IE ne ſuis pas de ceux qui diſent,
Ce n’eſt rien ;
C’eſt une femme qui ſe noye.
Je dis que c’eſt beaucoup ; & ce ſexe vaut bien
Que nous le regrettions, puiſqu’il fait nôtre joye.

Ce que j’avance icy n’eſt point hors de propos ;
Puiſqu’il s’agit dans cette Fable
D’une femme qui dans les flots
Avoit fini ſes jours par un ſort déplorable,
Son Epoux en cherchoit le corps,
Pour luy rendre en cette avanture
Les honneurs de la ſepulture.
Il arriva que ſur les bords
Du fleuve auteur de ſa diſgrace
Des gens ſe promenoient, ignorans l’accident.

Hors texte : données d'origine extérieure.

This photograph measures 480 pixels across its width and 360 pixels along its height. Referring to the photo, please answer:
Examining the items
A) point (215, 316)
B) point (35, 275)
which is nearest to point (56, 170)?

Ce mary donc leur demandant
S’ils n’avoient de ſa femme apperçu nulle trace ;
Nulle, reprit l’un d’eux ; mais cherchez-la plus bas ;
Suivez le fil de la riviere.
Un autre repartit : Non, ne le ſuivez pas ;
Rebrouſſez plutoſt en arriere.

Quelle que ſoit la pente & l’inclination
Dont l’eau par ſa courſe l’emporte,
L’eſprit de contradiction
L’aura fait floter d’autre ſorte.
Cet homme ſe railloit aſſez hors de ſaiſon.
Quant à l’humeur contrediſante,
Je ne ſçay s’il avoit raiſon.
Mais que cette humeur ſoit, ou non,
Le défaut du ſexe & ſa pente,
Quiconque avec elle naiſtra,
Sans faute avec elle mourra,
Et juſqu’au bout contredira,
Et, s’il peut, encor par-delà.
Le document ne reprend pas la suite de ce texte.